> [TEXT UNDER STUDY]:
=== Section Start ===
Drum Part Creation Instead of Replacement
 
I took a simple eighth-note tambourine pattern with an accent on the beat. Set one threshold to catch only the accents, and triggered the kick. Set the other threshold to catch the 8th notes and triggered a tom. It gave a cool Bo Diddly kind of tom-tom beat. So then I added snare on 2 and 4, and pedal hi-hat on the offbeats to complete the part.
 
 
2015/05/29 14:17:01
Anderton
Okay, here's another one, more twisted this time...
 
Hard Rock Hum Drum
 
The TR-808's "hum drum" sound is something you get by tweaking the internal trimpots for the maximum decay time short of self-oscillation. I'm sure you've all heard it when waiting at the light and the car next to you was almost having its doors unhinged from the kick, or if you've spent any time at clubs.
 
So...take a sample of a decaying sine wave, and trigger it off an acoustic kick in a hard rock pattern. Now you have a sick hum drum acoustic kick. I played this for a drummer friend and he just about fell off his chair 
2015/05/29 14:23:17
Zargg
Cool! will be testing hits tomorrow
2015/05/29 14:32:36
Mesh
Thanks Craig, very cool stuff indeed!!!
Nice to see tips like these coming out......
2015/05/29 14:56:21
Anderton
Here's another one...
 
The Drum "DJ Crossfader"
 
The Wet/Dry slider at the top is very cool for crossfading between the original clip and the replaced sounds. Unfortunately, it's not automatable...however, it did show me the merits of copying the drum track you want to replace so it's separate from the replaced track, and you can do this with the standard automation.
 
It's really a very interesting effect to morph between two different sets of sounds with the same part. It would not be possible to pull this off convincingly without the zero-latency aspect of Drum Replacer.
=== Section End ===
> [PARTS OF THE EXERCISE]:
1: Reproduce the passage of the drum replacement thread between "Nice to see" and "of Drum Replacer.", inclusive.
2: Pick up the drum replacement thread after its final sentence and continue it.

> [INFORMATION PROVIDED]:
=== Section Start ===
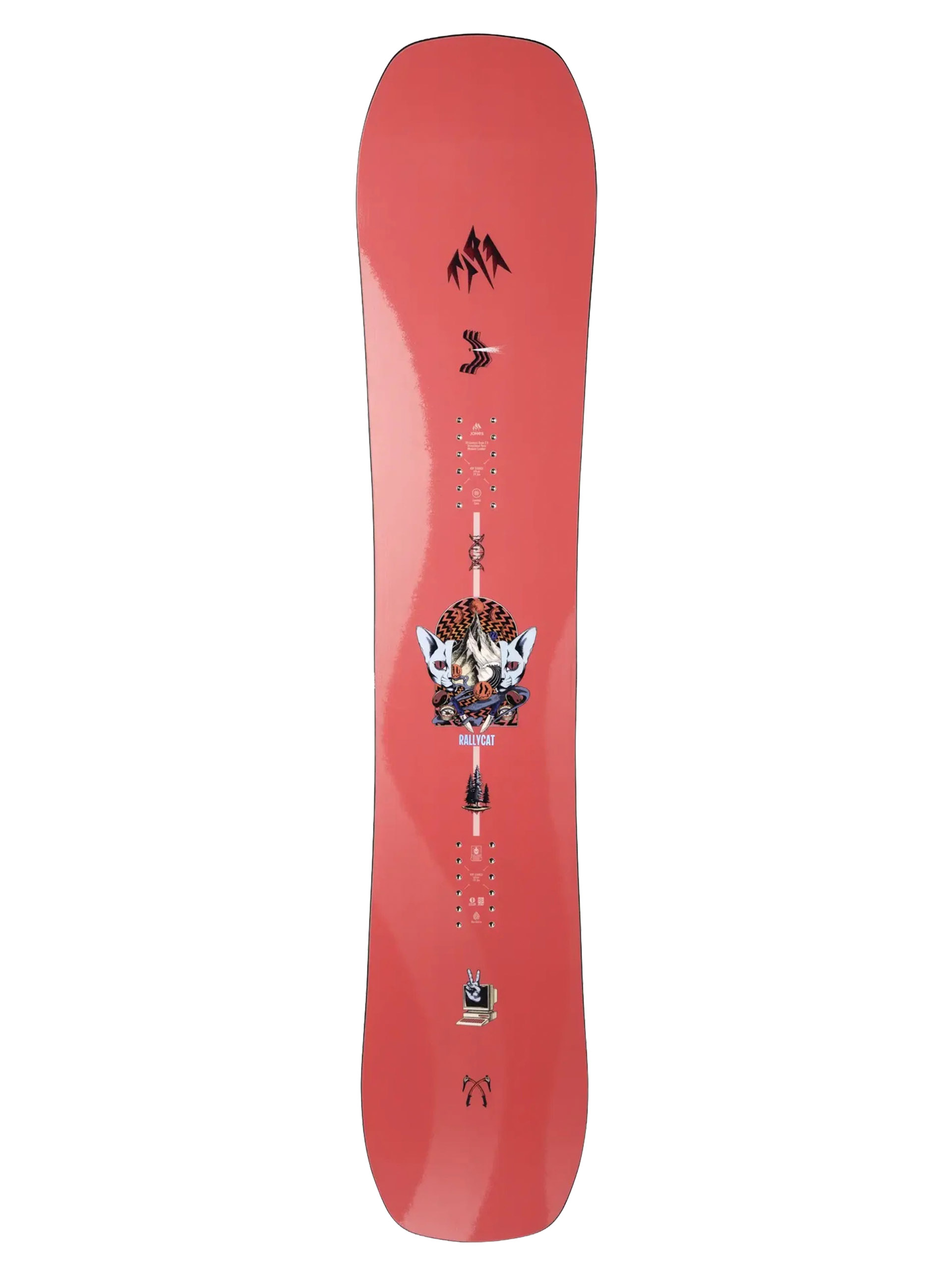 Női Snowboard Jones Snowboards Rally Cat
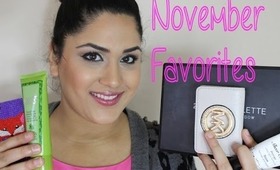 NOVEMBER FAVORITES- Makemeup89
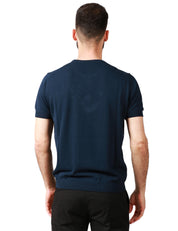 T-SHIRT UOMO MILLENOVECENTOCINQUANTA7 BLU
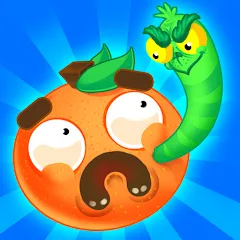 Скачать взломанную Worm out: Brain teaser games (Ворм аут)  [МОД Меню] - полная версия apk на Андроид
=== Section End ===
> [SOLVED TASKS]:
1:
Nice to see tips like these coming out......
2015/05/29 14:56:21
Anderton
Here's another one...
 
The Drum "DJ Crossfader"
 
The Wet/Dry slider at the top is very cool for crossfading between the original clip and the replaced sounds. Unfortunately, it's not automatable...however, it did show me the merits of copying the drum track you want to replace so it's separate from the replaced track, and you can do this with the standard automation.
 
It's really a very interesting effect to morph between two different sets of sounds with the same part. It would not be possible to pull this off convincingly without the zero-latency aspect of Drum Replacer.

2:
2015/05/29 18:10:56
arachnaut
Make your own SFZ file with a multisampled instrument and place it in the Drum Replacer content library.
Load a dynamic drum set so you can choose different peaks and frequencies.
 
Load the multisampled SFZ in the three Drum replacer modules.
 
Set the first one to replace some drum content, pan it full left, and set the MIDI note appropriately.
Set the second on to replace some other drum content and pan it center and set another MIDI note for a chord.
Do the same for the third.
 
Now you will get a panned chord with a unique instrument in sync with the drum track.
 
I think the MIDI note in DR should be extended to full range, not just the small subset it now has.
 
 By the way, no need to use this on drum tracks only. You might be able to slice up other instrument parts and clone in new sounds.
 
2015/05/29 20:02:54
arachnaut
When you hold the mouse on one of the filters, you will hear a metronome beat at the filter frequency instead of the track sound. That helps set the pitch detection.
 
There's only MIDI notes 35-50 available for the MIDI conversion, though.
 
It would be a great future update to have a lowpass and highpass filter setting on each lane.
Also a low and high dynamic range marker instead of just a peak detector.
Then a full-range MIDI note replacement instead of the small drum subset.
Finally, ability to add more lanes not just the three.
 
That will allow a surgical dissection of the sound and a quite general replacement function.
 
Spectral slicing and reforming.
 
2015/05/29 20:46:34
Larry Jones
Anderton
 I played this for a drummer friend and he just about fell off his chair 

See, this is the problem I have with drummers all the time.
2015/05/29 21:54:52
Keni
Yeah... They're always falling off chairs!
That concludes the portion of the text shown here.